Koole M A C, Kauw D, Winter M M, Dohmen D A J, Tulevski I I, de Haan R, Somsen G A, Schijven M P, Robbers-Visser D, Mulder B J M, Bouma B J, Schuuring M J
Department of Cardiology, Amsterdam UMC, University of Amsterdam, Amsterdam, The Netherlands.
Cardiology Centers of the Netherlands, Amsterdam, The Netherlands.
Neth Heart J. 2019 Jan;27(1):30-37. doi: 10.1007/s12471-018-1201-6.
Arrhythmias and heart failure are common and invalidating sequelae in adult patients with congenital heart disease (CHD). Mobile health (m-Health) enables daily monitoring and a timely response that might prevent deterioration. We present an observational prospective registry to evaluate feasibility of an m‑Health telemonitoring program for managing arrhythmia, heart failure and blood pressure in symptomatic adults with CHD.
Symptomatic adult patients with CHD are enrolled in an m‑Health telemonitoring program, which evaluates single-lead ECG, blood pressure and weight measurements. In case of symptoms extra measurements could be performed. Data are collected by mobile apps, matched with individualised thresholds. Patients are contacted if thresholds were exceeded or if arrhythmias were found, for treatment adjustments or reassurance.
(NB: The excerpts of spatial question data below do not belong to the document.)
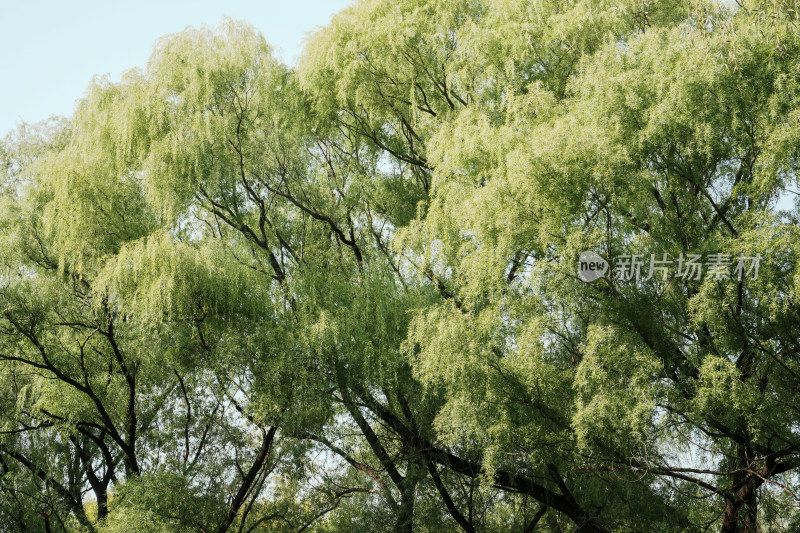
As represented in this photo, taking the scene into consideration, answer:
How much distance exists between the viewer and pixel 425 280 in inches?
339

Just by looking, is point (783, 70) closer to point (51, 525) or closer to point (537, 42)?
point (537, 42)

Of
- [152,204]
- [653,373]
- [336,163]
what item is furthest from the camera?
[336,163]

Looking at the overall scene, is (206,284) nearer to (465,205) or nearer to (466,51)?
(465,205)

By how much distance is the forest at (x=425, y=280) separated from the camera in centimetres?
644

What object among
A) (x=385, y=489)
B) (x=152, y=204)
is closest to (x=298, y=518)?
(x=385, y=489)

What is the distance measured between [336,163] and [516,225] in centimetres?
412

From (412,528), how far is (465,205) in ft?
13.8

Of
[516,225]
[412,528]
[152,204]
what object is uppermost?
[152,204]

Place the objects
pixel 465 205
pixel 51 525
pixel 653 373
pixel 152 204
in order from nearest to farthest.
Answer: pixel 653 373
pixel 465 205
pixel 152 204
pixel 51 525

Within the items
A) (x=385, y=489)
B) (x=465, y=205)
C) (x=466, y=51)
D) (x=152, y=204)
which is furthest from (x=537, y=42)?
(x=385, y=489)

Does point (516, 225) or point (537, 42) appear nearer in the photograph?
point (516, 225)

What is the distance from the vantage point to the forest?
644cm

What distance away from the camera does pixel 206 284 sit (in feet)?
25.6

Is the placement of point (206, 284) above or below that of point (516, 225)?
above
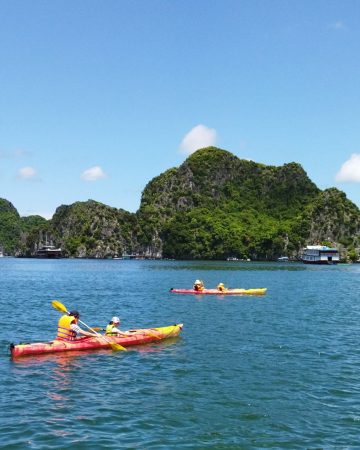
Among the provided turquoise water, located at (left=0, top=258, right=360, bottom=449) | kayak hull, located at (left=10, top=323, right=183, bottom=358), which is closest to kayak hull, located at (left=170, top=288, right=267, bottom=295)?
turquoise water, located at (left=0, top=258, right=360, bottom=449)

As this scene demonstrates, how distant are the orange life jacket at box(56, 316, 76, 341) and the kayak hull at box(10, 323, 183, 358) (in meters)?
0.23

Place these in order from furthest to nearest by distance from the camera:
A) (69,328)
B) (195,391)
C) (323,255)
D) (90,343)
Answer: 1. (323,255)
2. (90,343)
3. (69,328)
4. (195,391)

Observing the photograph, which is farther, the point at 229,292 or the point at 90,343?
the point at 229,292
Data on emergency care utilisation, hospitalisation and patient-reported outcome measures are used to assess quality of life and self-management.
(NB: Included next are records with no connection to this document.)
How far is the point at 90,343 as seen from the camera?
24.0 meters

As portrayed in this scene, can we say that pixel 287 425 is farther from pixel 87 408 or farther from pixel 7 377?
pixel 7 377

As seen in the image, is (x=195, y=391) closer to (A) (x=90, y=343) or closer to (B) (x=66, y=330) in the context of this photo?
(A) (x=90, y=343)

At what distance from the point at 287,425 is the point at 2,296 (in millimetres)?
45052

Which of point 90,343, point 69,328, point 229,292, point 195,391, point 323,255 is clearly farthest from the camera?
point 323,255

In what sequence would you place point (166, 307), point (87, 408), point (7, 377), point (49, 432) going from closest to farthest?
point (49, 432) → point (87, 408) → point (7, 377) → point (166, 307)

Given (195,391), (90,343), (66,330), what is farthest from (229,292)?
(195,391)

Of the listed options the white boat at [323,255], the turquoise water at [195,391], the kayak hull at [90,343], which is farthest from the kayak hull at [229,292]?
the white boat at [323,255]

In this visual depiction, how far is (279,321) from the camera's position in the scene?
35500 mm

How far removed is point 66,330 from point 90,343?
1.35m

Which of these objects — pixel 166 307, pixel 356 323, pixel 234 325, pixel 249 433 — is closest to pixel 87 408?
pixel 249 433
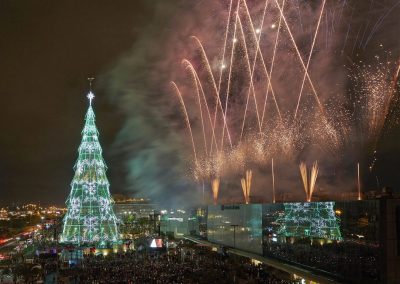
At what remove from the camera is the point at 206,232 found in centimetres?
5978

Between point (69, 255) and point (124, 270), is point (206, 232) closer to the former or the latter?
point (69, 255)

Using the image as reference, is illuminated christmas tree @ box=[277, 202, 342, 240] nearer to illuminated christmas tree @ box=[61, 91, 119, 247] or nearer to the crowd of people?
the crowd of people

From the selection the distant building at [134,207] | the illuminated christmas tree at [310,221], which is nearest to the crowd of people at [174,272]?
the illuminated christmas tree at [310,221]

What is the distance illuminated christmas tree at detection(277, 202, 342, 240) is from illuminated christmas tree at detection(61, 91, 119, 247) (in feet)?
95.0

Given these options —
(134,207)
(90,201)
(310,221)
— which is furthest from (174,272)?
(134,207)

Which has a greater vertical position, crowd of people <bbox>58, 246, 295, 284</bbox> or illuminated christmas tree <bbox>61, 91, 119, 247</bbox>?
illuminated christmas tree <bbox>61, 91, 119, 247</bbox>

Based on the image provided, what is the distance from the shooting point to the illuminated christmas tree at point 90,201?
57.5 m

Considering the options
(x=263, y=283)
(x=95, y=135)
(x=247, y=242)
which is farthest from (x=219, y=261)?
(x=95, y=135)

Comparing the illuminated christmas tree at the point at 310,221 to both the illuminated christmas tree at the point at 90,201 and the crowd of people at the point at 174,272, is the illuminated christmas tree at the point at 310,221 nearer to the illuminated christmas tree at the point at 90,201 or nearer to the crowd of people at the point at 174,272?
the crowd of people at the point at 174,272

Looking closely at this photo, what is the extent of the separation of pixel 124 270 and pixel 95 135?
28.2 m

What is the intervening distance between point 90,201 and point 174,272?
91.1 ft

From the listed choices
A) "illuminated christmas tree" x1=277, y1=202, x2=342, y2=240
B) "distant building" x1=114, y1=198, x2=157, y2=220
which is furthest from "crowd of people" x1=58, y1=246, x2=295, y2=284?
"distant building" x1=114, y1=198, x2=157, y2=220

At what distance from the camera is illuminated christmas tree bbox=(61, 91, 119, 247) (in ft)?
189

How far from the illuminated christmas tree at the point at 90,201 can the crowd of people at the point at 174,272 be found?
16486mm
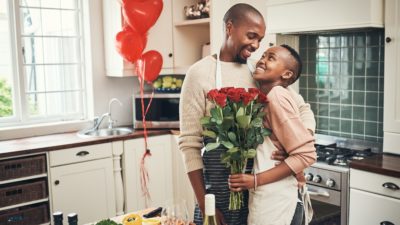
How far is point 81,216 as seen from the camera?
3.33 meters

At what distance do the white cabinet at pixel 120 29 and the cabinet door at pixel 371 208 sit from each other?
1854 mm

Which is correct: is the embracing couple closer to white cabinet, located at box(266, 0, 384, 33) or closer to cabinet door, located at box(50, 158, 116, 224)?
Answer: white cabinet, located at box(266, 0, 384, 33)

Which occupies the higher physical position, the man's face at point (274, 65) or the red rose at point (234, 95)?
the man's face at point (274, 65)

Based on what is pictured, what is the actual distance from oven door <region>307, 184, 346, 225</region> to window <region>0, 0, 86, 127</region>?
82.5 inches

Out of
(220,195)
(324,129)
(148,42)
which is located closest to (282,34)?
(324,129)

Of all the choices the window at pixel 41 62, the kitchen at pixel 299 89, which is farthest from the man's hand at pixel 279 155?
the window at pixel 41 62

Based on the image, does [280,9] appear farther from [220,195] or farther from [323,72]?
[220,195]

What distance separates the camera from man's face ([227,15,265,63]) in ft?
5.15

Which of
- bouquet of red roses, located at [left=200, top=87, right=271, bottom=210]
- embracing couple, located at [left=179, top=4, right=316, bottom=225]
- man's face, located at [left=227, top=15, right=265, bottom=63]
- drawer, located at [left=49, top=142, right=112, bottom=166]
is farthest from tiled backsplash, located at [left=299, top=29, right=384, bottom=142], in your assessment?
bouquet of red roses, located at [left=200, top=87, right=271, bottom=210]

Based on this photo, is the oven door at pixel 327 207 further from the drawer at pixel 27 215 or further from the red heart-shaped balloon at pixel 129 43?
the drawer at pixel 27 215

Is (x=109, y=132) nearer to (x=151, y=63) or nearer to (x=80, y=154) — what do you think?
(x=80, y=154)

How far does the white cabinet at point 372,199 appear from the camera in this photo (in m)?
2.61

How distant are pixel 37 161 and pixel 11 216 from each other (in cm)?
38

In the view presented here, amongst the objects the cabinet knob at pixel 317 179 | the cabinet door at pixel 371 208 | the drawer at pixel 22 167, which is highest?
the drawer at pixel 22 167
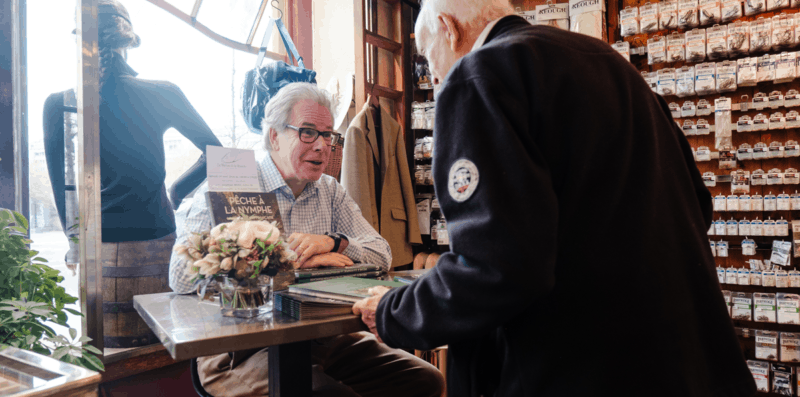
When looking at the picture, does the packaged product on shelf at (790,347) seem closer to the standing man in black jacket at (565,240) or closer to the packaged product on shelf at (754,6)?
the packaged product on shelf at (754,6)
129 symptomatic CHD patients were invited to participate, 55 participated. Reasons for refusing consent included too time consuming to participate in research (30) and to monitor vital signs (14). At baseline 22 patients were in New York Heart Association class ≥ II heart failure, 43 patients had palpitations or documented arrhythmias, and 8 had hypertension. Mean follow-up was 3.0 months, one patient dropped out, and adherence was 97%.
The first results indicate that this program is feasible with high adherence.
心律失常和心力衰竭是成年先天性心脏病(CHD)患者常见且致残的后遗症。移动健康(m-Health)可实现日常监测并及时做出反应,这可能预防病情恶化。我们开展了一项观察性前瞻性注册研究,以评估m-Health远程监测项目对有症状的成年CHD患者心律失常、心力衰竭和血压进行管理的可行性。
有症状的成年CHD患者参加m-Health远程监测项目,该项目评估单导联心电图、血压和体重测量值。出现症状时可进行额外测量。数据通过移动应用程序收集,并与个体化阈值进行匹配。如果超过阈值或发现心律失常,则联系患者进行治疗调整或给予安心指导。使用急诊护理利用、住院和患者报告的结局指标数据来评估生活质量和自我管理情况。
邀请了129名有症状的CHD患者参与,55名参与。拒绝同意的原因包括参与研究太耗时(30例)和监测生命体征太耗时(14例)。基线时,22例患者处于纽约心脏协会II级及以上心力衰竭,43例患者有心悸或记录的心律失常,8例有高血压。平均随访3.0个月,1例患者退出,依从率为97%。
初步结果表明该项目可行且依从性高。